Dow futures drop more than 400 points, indicating another rough week ahead for Wall Street

Business

Traders work on the floor at the New York Stock Exchange, January 14, 2020.

Brendan McDermid | Reuters

Investors braced for another turbulent week as stock futures tumbled on Sunday night as concerns around the coronavirus kept Wall Street under pressure. 

Dow Jones Industrial Average futures dropped more than 400 points, indicating a loss of 449 points at Monday’s open. S&P 500 and Nasdaq 100 futures fell 1.6% and 1.7%, respectively. 

The Dow, S&P 500 and Nasdaq Composite all fell more than 10% last week, their biggest weekly declines since October 2008.They also entered correction territory, down more than 10% from all-time highs notched earlier in February.

Those declines came after a sharp increase in coronavirus cases outside of China. The number of cases continued to increase over the weekend, including in the U.S.

The Japanese yen rose 0.5% to 107.54 per U.S. dollar, an early indication Sunday that the risk-off sentiment that sent equity markets tumbling remains after a weekend full of negative coronavirus-related news.

As of Sunday, more than 85,000 cases have been confirmed around the world along with more than 2,900 virus-related deaths. Australia, Thailand and the U.S. reported over the weekend their first coronavirus-related deaths. Rhode Island was the first U.S. state in the east coast to report a coronavirus case. The number of cases in England rose to 35 after 12 new cases were confirmed on Sunday. Cases in China also reported more than 500 new cases on Saturday.

“The outbreak of Covid-19 has certainly changed the near-term narrative,” said Chetan Ahya, global head of economics at Morgan Stanley, in a note to clients Sunday. “It is an untimely shock, considering that the starting point of global growth was weak, and the recovery was very nascent.”

Horrible China economic data

Wall Street got its first look over the weekend at the economic toll the virus has taken on China, the epicenter of the outbreak.

China’s official manufacturing PMI plunged to 35.7 in February, a record low, from 50 in January. A reading below 50 indicates contraction in a sector.
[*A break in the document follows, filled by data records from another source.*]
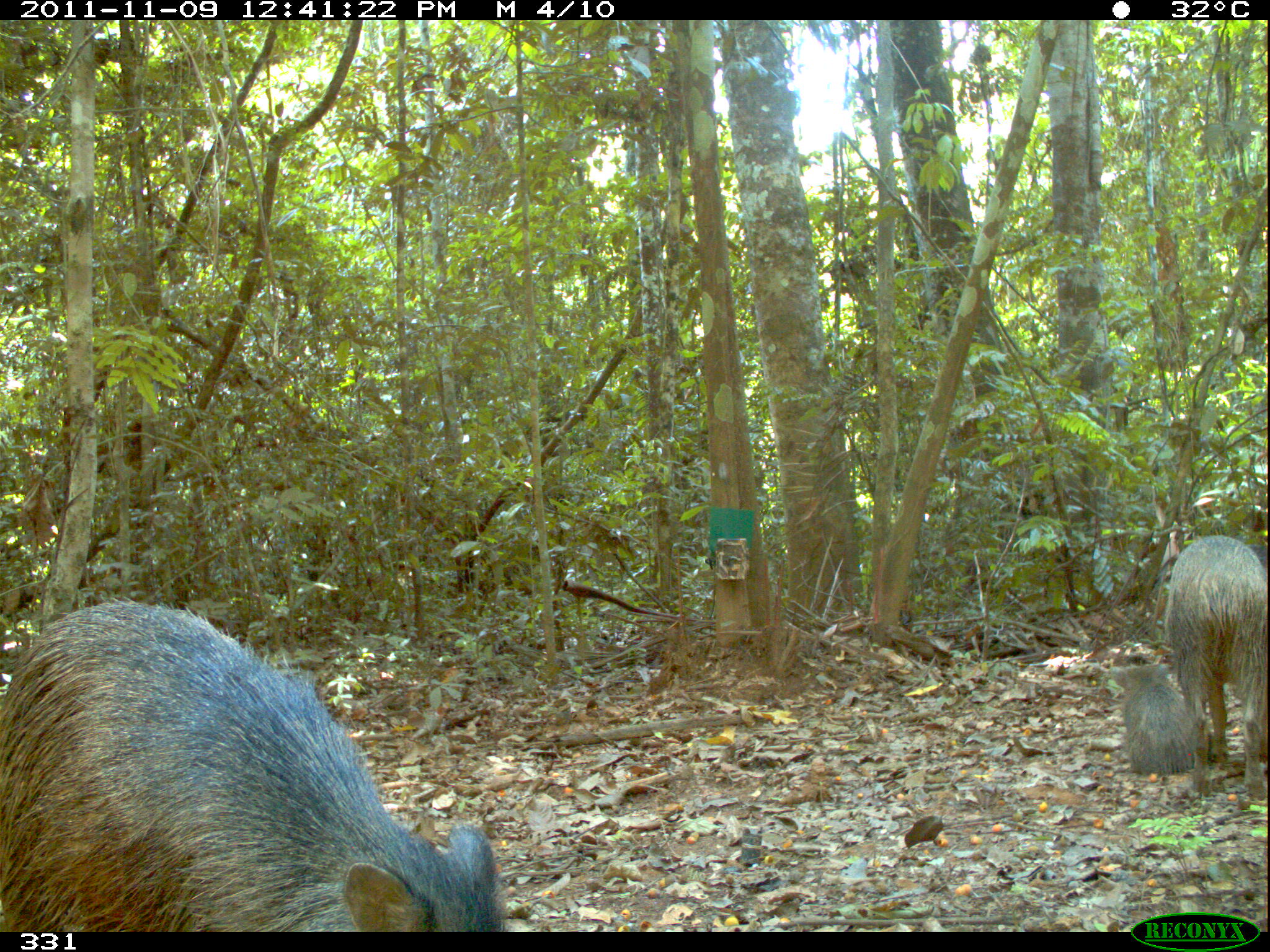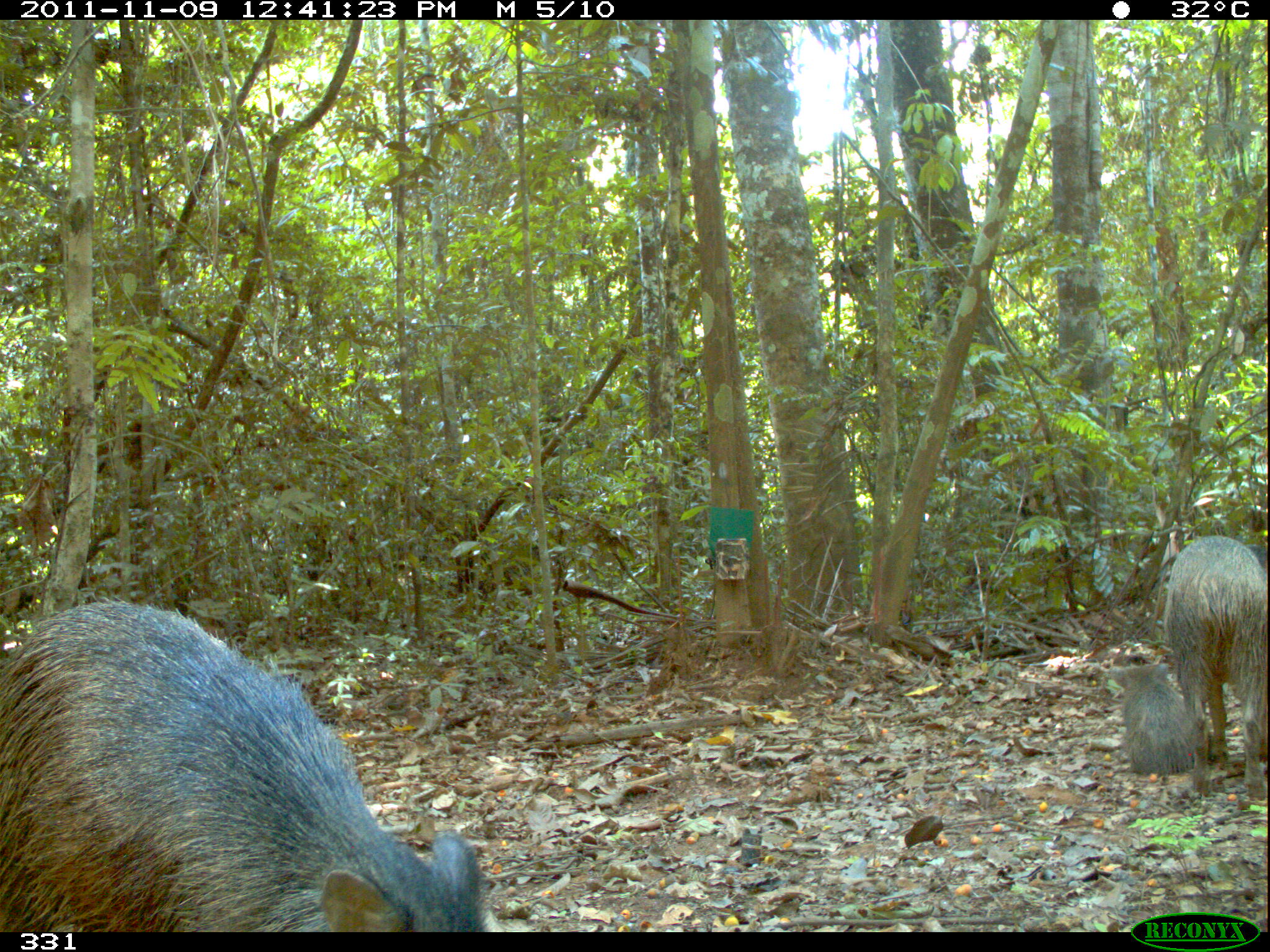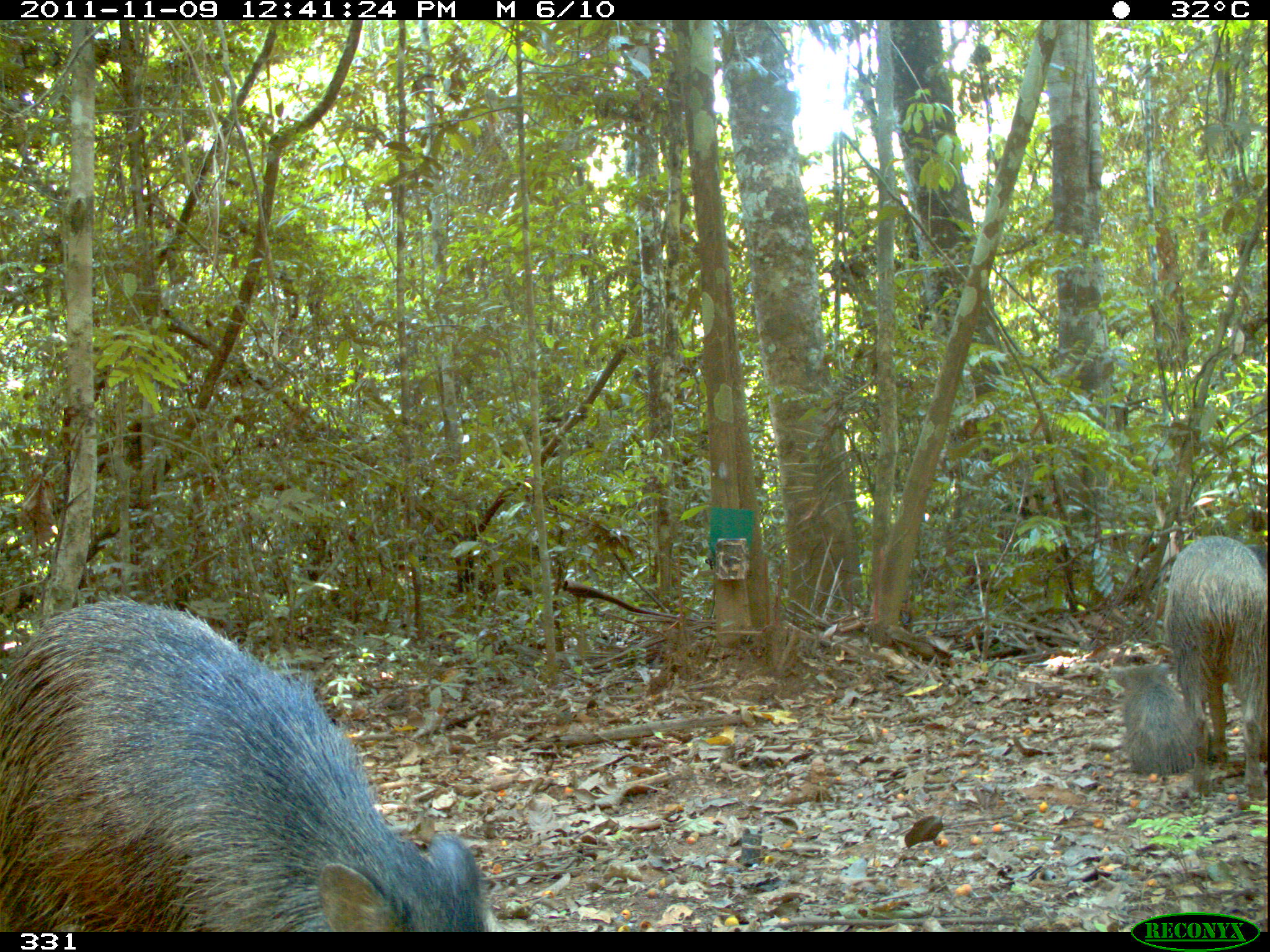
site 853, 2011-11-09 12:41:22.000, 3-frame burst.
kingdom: Animalia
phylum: Chordata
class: Mammalia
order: Artiodactyla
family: Tayassuidae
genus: Pecari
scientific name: Pecari tajacu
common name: collared peccary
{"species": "Pecari tajacu (collared peccary)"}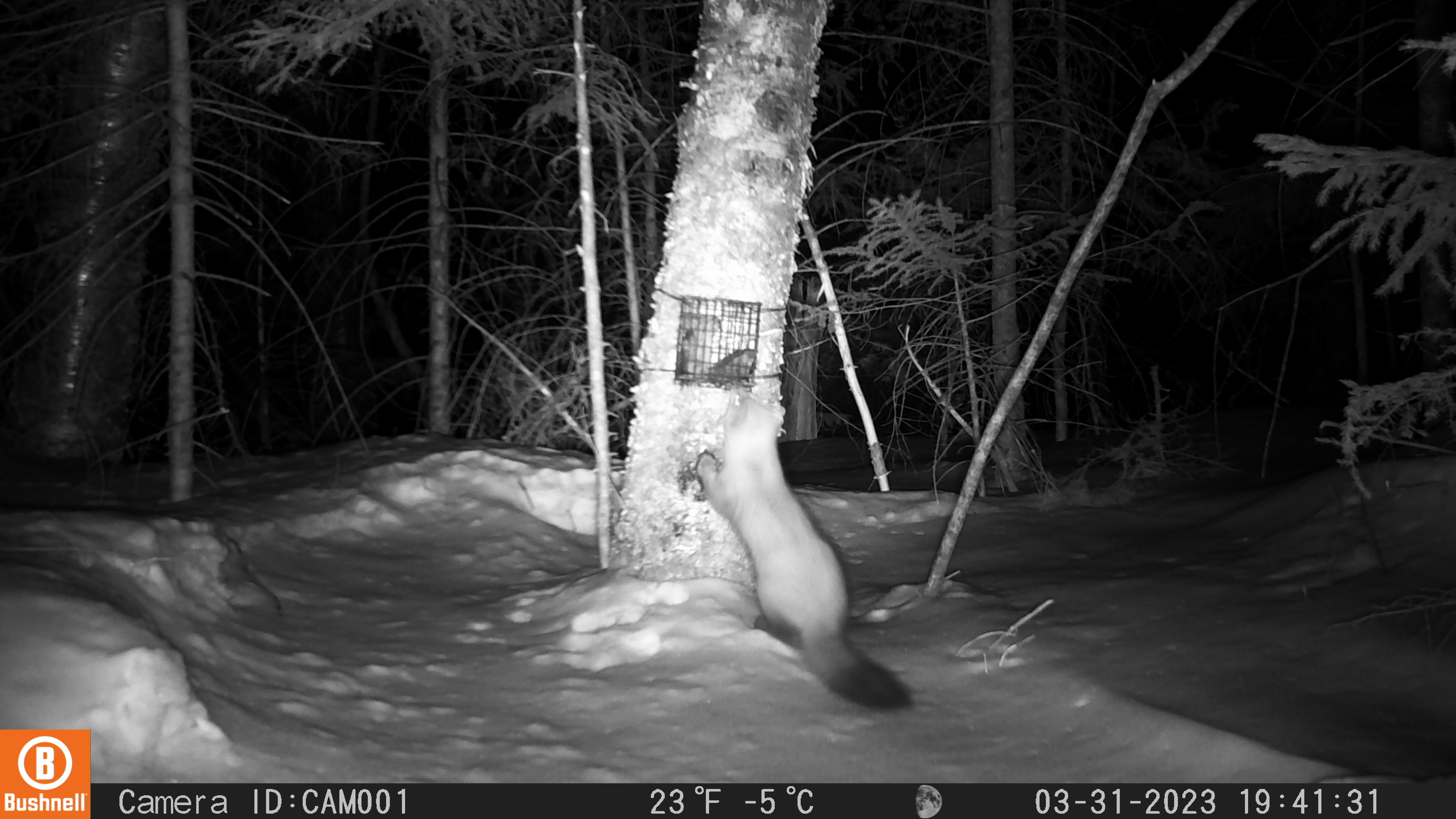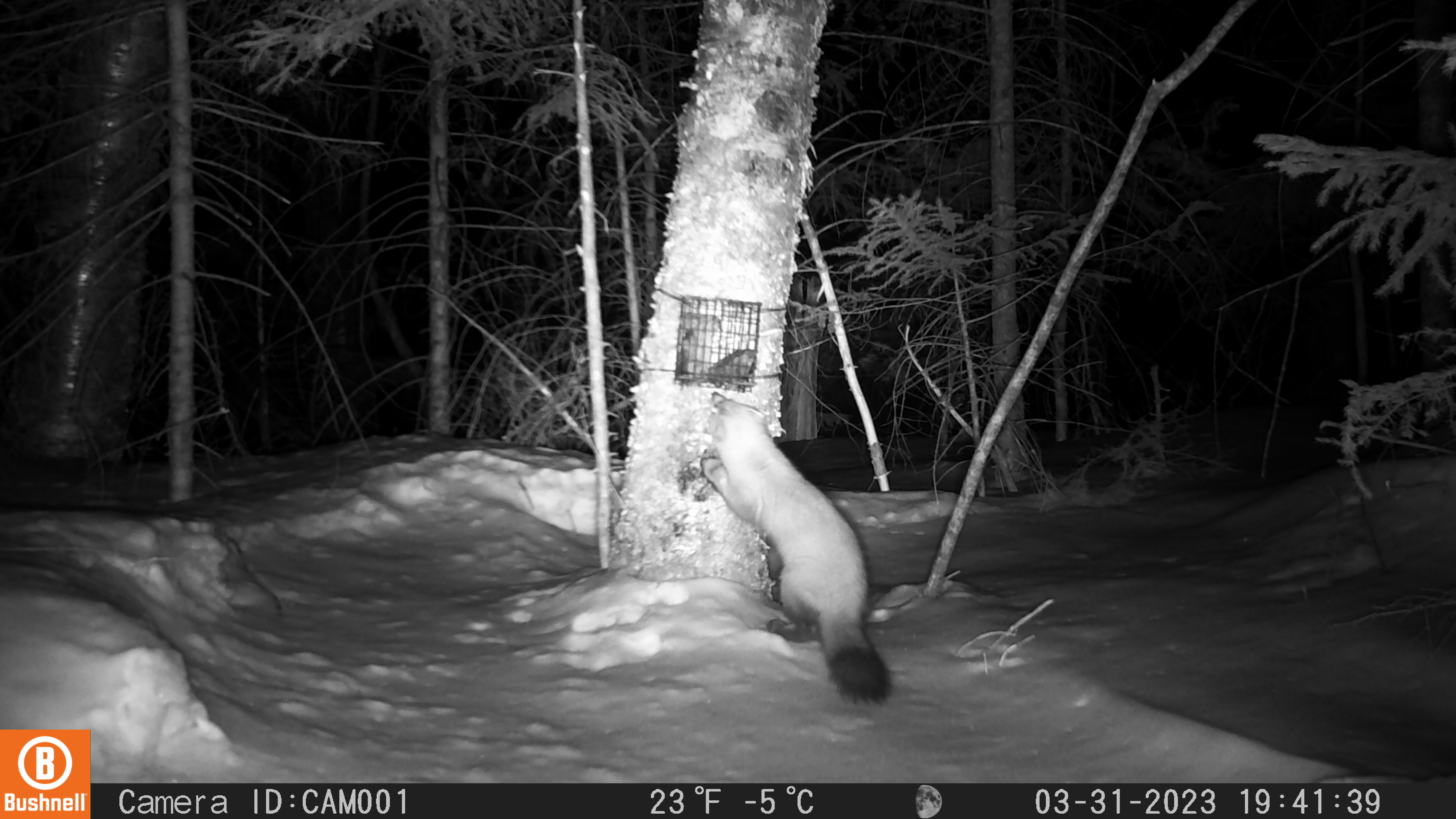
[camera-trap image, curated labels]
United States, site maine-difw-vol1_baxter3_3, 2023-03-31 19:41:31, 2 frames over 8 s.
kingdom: Animalia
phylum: Chordata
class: Mammalia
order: Carnivora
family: Mustelidae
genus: Martes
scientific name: Martes americana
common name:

The plunge “shows the extent to which an outbreak can hit an economy,” said Ed Hyman, a widely followed economist on Wall Street and Evercore ISI chairman, in a note to clients. “All this is quite uncertain, and we may be overreacting. But we also don’t want to underreact.”

Gaming revenues in Macau also plunged nearly 88% last month.

Worries over the coronavirus’ impact on corporate profits and the global economy led investors to seek safer alternatives to stocks, pushing U.S. Treasury yields to all-time lows. The benchmark 10-year Treasury yield broke below 1.15% for the first time ever last week.